An example of a level 3 question is ‘Does there exist a C such that 3^A-2^B=C has an infinite number of solutions in the integers?’ The equivalence to Beeping Booping Beavers shows the level. Level 3 questions are generally more difficult than level 2 questions, but they’re thought about much less often in mathematics. I came up with this possibly original example because no simple famous one comes to mind.

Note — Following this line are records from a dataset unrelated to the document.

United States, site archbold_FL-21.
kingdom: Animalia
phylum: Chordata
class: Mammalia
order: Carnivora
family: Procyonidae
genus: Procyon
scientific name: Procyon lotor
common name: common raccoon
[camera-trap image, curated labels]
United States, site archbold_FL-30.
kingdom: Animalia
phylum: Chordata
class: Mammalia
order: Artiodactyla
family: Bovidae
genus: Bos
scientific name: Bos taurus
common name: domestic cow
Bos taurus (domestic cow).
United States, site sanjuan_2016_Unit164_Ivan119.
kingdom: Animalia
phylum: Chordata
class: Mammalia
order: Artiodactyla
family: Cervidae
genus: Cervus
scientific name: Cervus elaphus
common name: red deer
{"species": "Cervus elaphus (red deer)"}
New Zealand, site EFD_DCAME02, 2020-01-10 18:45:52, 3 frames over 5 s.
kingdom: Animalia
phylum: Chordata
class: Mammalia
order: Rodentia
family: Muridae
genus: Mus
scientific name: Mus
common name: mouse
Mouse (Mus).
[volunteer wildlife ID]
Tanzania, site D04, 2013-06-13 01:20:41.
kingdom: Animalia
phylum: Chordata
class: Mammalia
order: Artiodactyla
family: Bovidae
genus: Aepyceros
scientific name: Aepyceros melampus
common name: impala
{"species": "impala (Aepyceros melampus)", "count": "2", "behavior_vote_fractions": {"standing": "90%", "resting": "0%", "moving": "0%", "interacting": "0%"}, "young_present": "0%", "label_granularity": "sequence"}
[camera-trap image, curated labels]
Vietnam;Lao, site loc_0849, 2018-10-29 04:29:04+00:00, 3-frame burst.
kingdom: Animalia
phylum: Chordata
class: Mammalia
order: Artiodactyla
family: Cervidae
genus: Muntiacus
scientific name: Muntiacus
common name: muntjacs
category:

Unrelated to that I previously made a cool animation illustrating a possibly better fill pattern along with code with generates it. There’s now a new plug-in system for Cura which should make it straightforward to add this pattern. If anyone implements that it would be much appreciated. People have criticized this pattern because it isn’t all curves like gyroid, and I initially assumed myself that should be changed, but now I’m not so sure. Gyroid isn’t really the mathematical gyroid because it gets very thin in places because of how layers work which gives it points of weakness, and the vibration of having those sharp corners is much less of an issue with input shaping and other 3d printer improvements. What matters most now is strength of support for the amount of support material used and this pattern should score very well on that benchmark.